O Facebook e a solidão


Por MARCO AURÉLIO ZUCHI

25/11/2012 às 07h00

Uma das minhas reflexões diárias sobre o Facebook me leva a acreditar que sua principal função é nos manter por baixo – uma necessidade que temos de nos superar a cada dia, como forma de dar sentido à nossa relação egoísta com o outro, ou seja, estar por cima. Diante do enfraquecimento do espírito coletivo que a modernidade nos apresenta, o Facebook (ponto de encontro da carência humana) se torna o reflexo máximo de um individualismo guloso que muito me intriga. Não basta acontecer, tem que contar para alguém.
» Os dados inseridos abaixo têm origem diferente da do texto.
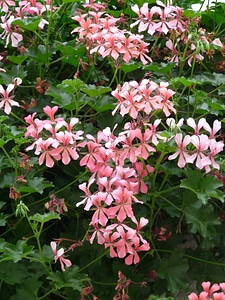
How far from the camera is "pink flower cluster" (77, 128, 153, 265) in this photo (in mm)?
1277

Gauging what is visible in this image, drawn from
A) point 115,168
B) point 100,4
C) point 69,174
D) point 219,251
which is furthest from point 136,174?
point 100,4

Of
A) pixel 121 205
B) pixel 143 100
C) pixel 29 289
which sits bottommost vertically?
pixel 29 289

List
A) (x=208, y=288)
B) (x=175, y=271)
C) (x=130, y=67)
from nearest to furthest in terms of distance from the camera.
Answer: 1. (x=208, y=288)
2. (x=175, y=271)
3. (x=130, y=67)

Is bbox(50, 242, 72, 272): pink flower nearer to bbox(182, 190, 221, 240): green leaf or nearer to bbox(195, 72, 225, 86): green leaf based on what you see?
bbox(182, 190, 221, 240): green leaf

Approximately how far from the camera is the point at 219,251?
5.20 feet

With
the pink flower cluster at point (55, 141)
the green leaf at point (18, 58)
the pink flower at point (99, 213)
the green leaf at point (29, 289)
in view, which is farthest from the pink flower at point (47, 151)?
the green leaf at point (18, 58)

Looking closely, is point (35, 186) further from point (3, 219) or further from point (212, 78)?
point (212, 78)

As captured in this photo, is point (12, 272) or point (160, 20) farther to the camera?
point (160, 20)

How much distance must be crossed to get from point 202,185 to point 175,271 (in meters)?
0.20

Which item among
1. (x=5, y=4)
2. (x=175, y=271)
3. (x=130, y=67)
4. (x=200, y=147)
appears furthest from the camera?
(x=5, y=4)

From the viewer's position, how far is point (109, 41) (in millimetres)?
1515

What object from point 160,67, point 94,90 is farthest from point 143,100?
point 160,67

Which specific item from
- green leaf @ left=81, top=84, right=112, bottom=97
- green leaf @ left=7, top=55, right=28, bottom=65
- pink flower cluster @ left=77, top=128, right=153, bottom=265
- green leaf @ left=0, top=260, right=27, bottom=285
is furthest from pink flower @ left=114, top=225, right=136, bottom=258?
green leaf @ left=7, top=55, right=28, bottom=65

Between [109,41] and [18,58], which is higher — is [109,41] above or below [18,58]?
above
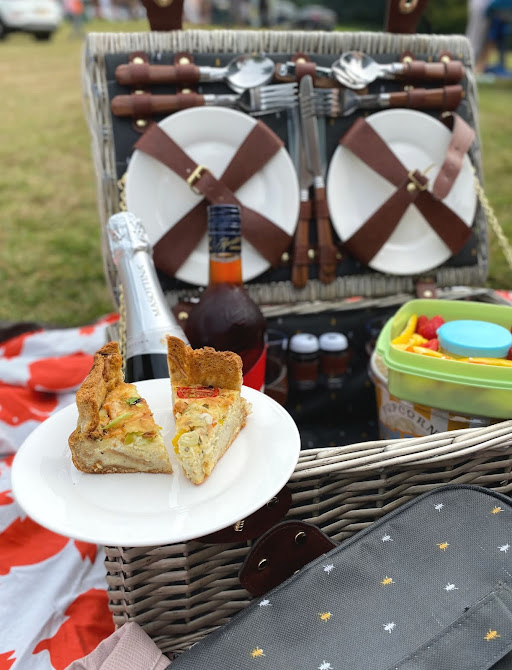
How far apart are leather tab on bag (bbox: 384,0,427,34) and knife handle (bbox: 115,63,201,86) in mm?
422

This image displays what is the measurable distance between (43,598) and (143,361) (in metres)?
0.34

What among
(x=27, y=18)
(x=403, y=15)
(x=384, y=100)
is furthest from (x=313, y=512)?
(x=27, y=18)

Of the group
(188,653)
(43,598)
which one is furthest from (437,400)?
(43,598)

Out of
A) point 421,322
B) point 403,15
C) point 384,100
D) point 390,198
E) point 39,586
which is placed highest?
point 403,15

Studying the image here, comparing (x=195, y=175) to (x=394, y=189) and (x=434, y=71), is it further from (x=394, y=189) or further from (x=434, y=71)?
(x=434, y=71)

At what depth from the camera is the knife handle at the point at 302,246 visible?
1.07 meters

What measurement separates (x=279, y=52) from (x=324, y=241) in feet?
1.20

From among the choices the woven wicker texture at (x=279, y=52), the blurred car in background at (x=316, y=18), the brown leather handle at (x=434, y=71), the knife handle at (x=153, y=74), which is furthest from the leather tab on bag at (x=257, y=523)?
the blurred car in background at (x=316, y=18)

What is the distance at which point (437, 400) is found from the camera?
0.70m

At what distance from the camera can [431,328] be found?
803 millimetres

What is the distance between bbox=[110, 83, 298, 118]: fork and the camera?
0.96 m

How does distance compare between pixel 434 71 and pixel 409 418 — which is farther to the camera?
pixel 434 71

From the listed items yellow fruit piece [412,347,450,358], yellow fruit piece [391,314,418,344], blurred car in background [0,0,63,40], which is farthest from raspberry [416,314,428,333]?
blurred car in background [0,0,63,40]

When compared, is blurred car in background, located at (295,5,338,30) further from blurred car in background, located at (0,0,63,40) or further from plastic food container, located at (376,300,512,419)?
plastic food container, located at (376,300,512,419)
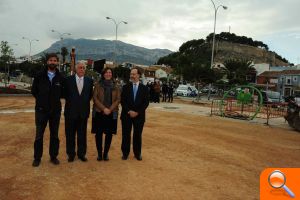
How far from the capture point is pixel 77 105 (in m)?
6.53

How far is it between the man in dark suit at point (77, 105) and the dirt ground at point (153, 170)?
16.2 inches

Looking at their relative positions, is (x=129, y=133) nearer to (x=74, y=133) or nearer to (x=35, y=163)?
(x=74, y=133)

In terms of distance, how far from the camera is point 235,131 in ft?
41.1

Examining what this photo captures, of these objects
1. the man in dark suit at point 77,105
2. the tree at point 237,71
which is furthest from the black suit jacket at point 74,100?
the tree at point 237,71

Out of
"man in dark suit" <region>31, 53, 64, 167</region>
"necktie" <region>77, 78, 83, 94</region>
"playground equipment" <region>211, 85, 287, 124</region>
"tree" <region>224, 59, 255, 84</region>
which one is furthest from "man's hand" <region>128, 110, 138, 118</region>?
"tree" <region>224, 59, 255, 84</region>

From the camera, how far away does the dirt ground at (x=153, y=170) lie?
16.7ft

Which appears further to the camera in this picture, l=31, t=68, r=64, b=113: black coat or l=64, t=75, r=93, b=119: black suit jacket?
l=64, t=75, r=93, b=119: black suit jacket

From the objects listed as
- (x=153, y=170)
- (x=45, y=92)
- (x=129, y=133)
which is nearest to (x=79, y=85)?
(x=45, y=92)

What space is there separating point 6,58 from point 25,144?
3854 centimetres

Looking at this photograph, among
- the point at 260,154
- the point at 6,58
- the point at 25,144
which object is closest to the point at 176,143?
the point at 260,154

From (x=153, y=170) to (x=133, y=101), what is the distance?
4.61 ft

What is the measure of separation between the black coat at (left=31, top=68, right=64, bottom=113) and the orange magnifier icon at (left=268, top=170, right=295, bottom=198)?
4.98m

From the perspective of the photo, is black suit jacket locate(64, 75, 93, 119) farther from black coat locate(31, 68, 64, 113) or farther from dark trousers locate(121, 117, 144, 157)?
dark trousers locate(121, 117, 144, 157)

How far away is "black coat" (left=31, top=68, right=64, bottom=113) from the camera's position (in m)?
6.21
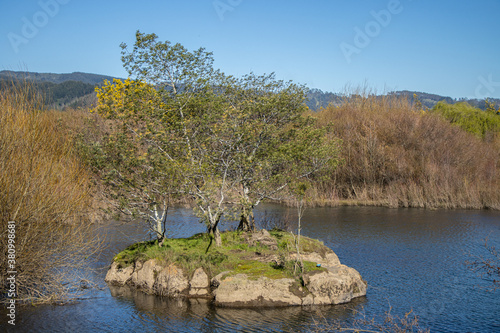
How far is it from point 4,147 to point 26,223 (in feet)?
7.41

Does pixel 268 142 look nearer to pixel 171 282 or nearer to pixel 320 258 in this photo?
pixel 320 258

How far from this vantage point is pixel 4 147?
12.8 metres

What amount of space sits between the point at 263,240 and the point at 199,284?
Answer: 4.07 metres

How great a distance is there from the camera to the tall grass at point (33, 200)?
12586 millimetres

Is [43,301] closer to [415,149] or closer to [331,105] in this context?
[415,149]

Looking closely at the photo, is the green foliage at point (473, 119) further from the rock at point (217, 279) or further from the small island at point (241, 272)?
the rock at point (217, 279)

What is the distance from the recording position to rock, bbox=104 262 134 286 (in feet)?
58.4

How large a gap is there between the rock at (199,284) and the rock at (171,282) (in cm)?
24

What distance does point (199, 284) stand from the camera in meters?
16.5

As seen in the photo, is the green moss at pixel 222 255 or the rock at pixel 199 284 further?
the green moss at pixel 222 255

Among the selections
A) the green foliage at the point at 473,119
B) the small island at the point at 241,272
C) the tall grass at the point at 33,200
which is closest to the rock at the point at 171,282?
the small island at the point at 241,272

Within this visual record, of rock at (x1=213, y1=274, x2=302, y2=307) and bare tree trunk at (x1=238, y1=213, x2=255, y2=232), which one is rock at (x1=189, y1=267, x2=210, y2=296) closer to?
rock at (x1=213, y1=274, x2=302, y2=307)

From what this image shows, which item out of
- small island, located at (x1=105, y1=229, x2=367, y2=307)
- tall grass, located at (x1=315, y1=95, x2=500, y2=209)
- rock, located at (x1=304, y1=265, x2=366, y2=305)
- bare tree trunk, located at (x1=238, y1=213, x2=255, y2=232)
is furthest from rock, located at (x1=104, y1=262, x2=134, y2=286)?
tall grass, located at (x1=315, y1=95, x2=500, y2=209)

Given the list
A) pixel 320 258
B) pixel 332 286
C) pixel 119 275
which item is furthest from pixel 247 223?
pixel 332 286
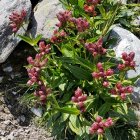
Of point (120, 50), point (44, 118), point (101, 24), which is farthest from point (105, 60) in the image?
point (44, 118)

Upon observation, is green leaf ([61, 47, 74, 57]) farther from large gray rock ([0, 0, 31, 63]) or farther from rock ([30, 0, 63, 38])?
large gray rock ([0, 0, 31, 63])

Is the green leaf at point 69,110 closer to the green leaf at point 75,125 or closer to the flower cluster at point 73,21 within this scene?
the green leaf at point 75,125

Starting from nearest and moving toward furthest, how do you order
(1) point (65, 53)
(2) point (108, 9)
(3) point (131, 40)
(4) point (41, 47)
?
(4) point (41, 47) → (1) point (65, 53) → (3) point (131, 40) → (2) point (108, 9)

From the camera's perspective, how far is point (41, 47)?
177 inches

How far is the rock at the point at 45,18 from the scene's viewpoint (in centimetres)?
545

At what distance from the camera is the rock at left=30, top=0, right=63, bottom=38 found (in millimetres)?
5449

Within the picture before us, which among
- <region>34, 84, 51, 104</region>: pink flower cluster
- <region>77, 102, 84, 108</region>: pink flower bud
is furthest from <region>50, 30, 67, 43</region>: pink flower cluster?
<region>77, 102, 84, 108</region>: pink flower bud

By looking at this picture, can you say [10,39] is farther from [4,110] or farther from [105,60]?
[105,60]

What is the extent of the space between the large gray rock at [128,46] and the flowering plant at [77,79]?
157 mm

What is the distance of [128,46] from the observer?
5164 millimetres

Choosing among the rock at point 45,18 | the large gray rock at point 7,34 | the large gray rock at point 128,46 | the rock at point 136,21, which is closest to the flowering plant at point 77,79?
the large gray rock at point 128,46

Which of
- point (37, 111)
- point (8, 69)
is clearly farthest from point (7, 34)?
point (37, 111)

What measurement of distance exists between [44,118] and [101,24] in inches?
59.3

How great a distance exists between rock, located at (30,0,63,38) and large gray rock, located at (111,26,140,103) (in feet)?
2.86
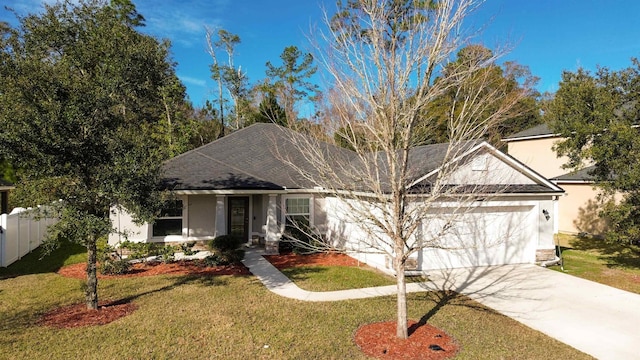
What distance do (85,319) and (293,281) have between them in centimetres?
512

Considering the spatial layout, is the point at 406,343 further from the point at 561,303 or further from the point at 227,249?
the point at 227,249

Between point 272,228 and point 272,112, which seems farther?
point 272,112

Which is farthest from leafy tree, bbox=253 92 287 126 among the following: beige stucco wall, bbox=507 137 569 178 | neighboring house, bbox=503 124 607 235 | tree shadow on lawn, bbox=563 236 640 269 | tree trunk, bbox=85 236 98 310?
beige stucco wall, bbox=507 137 569 178

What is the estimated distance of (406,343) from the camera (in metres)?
6.61

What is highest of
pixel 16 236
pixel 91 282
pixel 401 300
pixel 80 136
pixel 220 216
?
pixel 80 136

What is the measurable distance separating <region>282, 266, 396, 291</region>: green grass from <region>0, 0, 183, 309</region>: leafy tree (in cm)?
470

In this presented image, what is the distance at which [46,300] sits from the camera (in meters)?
8.86

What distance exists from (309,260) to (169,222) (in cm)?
568

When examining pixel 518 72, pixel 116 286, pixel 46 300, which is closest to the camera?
pixel 46 300

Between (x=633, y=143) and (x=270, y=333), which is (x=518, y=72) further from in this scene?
(x=270, y=333)

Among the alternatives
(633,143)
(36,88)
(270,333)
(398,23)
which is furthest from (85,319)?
(633,143)

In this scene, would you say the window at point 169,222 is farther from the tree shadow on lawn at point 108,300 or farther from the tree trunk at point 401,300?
the tree trunk at point 401,300

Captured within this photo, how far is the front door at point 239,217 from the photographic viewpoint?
16.0m

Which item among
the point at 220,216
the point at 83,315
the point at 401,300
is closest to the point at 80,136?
the point at 83,315
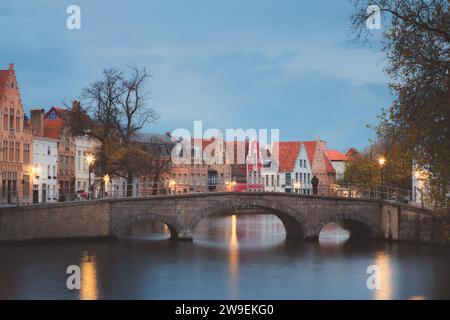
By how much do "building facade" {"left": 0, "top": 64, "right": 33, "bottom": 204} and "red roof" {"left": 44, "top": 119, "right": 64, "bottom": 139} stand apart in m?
7.01

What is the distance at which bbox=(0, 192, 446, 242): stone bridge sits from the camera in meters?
45.9

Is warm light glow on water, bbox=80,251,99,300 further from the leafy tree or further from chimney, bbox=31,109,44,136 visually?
chimney, bbox=31,109,44,136

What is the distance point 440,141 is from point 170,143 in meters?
77.3

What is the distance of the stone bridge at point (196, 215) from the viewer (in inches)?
1807

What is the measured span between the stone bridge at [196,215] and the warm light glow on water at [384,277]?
6006 mm

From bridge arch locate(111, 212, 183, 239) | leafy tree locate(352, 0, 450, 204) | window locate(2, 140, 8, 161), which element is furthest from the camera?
window locate(2, 140, 8, 161)

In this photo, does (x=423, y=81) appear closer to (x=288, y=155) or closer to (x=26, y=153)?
(x=26, y=153)

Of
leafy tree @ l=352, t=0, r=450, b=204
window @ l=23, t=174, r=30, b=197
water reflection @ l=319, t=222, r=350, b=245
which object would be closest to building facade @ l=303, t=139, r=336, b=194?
water reflection @ l=319, t=222, r=350, b=245

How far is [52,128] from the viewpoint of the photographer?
7331 centimetres

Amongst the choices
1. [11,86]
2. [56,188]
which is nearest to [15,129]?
[11,86]

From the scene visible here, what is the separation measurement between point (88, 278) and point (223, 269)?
23.9 feet

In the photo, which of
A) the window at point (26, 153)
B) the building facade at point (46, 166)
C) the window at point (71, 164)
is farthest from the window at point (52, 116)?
the window at point (26, 153)

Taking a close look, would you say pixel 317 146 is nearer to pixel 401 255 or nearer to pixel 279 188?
pixel 279 188

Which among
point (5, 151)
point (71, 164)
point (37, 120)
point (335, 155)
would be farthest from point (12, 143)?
point (335, 155)
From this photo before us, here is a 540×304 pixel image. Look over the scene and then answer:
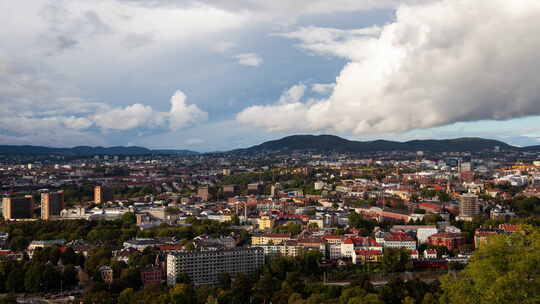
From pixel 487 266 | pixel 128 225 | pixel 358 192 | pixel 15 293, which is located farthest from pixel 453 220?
pixel 487 266

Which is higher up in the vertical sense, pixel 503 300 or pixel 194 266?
pixel 503 300

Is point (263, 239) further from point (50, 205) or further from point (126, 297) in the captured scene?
point (50, 205)

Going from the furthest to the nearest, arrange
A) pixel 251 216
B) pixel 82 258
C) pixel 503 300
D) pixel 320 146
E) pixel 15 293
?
pixel 320 146, pixel 251 216, pixel 82 258, pixel 15 293, pixel 503 300

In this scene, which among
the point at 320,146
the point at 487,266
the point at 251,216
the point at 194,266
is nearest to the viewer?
the point at 487,266

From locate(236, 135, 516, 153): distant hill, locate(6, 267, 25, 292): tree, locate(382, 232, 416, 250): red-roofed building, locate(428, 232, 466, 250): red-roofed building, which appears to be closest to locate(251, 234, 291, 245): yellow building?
locate(382, 232, 416, 250): red-roofed building

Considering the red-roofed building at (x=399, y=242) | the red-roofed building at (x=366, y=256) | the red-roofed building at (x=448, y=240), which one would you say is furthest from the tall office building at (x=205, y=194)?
the red-roofed building at (x=366, y=256)

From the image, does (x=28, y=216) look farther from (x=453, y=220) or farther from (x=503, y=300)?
(x=503, y=300)

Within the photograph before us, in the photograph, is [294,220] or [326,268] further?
[294,220]
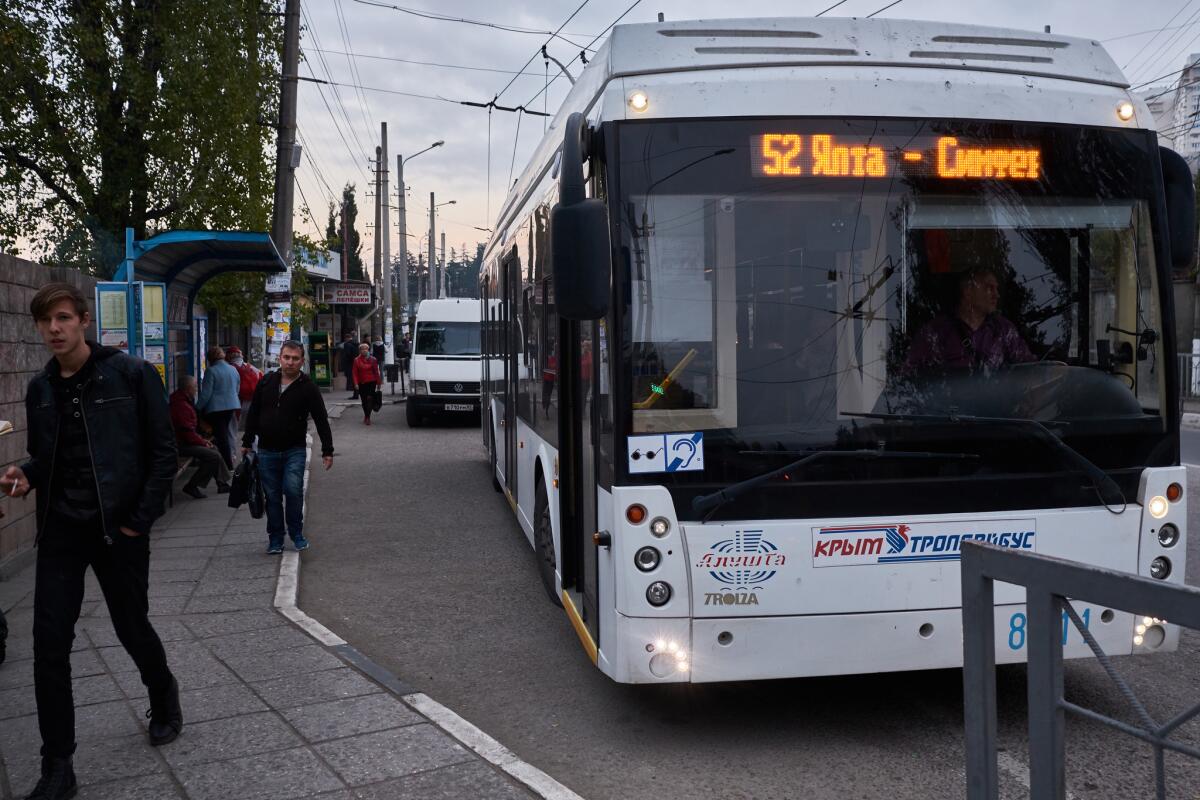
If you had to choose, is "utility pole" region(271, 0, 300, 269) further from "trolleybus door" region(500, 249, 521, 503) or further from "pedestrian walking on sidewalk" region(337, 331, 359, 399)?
"pedestrian walking on sidewalk" region(337, 331, 359, 399)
Assim, o eu legal toma conta das postagens e das notícias diárias. Nunca vi tanta foto de viagem, de festa, de amigos verdadeiros e de comida diferente; relatos de uma vida perfeita. Porém, quanto mais observo as postagens, mais me convenço de que o Facebook agrava a nossa solidão e revela nossos medos na face oposta do espelho.

A vida no Facebook deixa de ser como ela é para ser como as pessoas gostariam que fosse. Assim, o verbo ter, que há anos vem sufocando o verbo ser, agora disputa espaço com a superficialidade do verbo registrar. Preocupamos, primeiramente, em fotografar, para depois sentir. Imagens substituem momentos e atuam como máscaras que escondem uma angústia humana profunda: estamos realmente felizes com nós mesmos? Observo, a cada instante, no Facebook, pessoas negando o impulso de uma vida comum. Na modernidade, não há lugar para a dor do insucesso, ou seja, a vala comum é substituída pelo desejo de uma liberdade irrestrita.

No mundo tereis aflições. Acredito que nossa angústia para superar situações negativas nos aproxima delas como ímãs. Verifico pessoas usando o Facebook como ferramenta para escapar de seus medos. Talvez este seja o segredo do sucesso desta rede social: alimentar nosso esforço para escapar desta vida comum, nos tornando ainda mais prisioneiros de tudo que ela representa.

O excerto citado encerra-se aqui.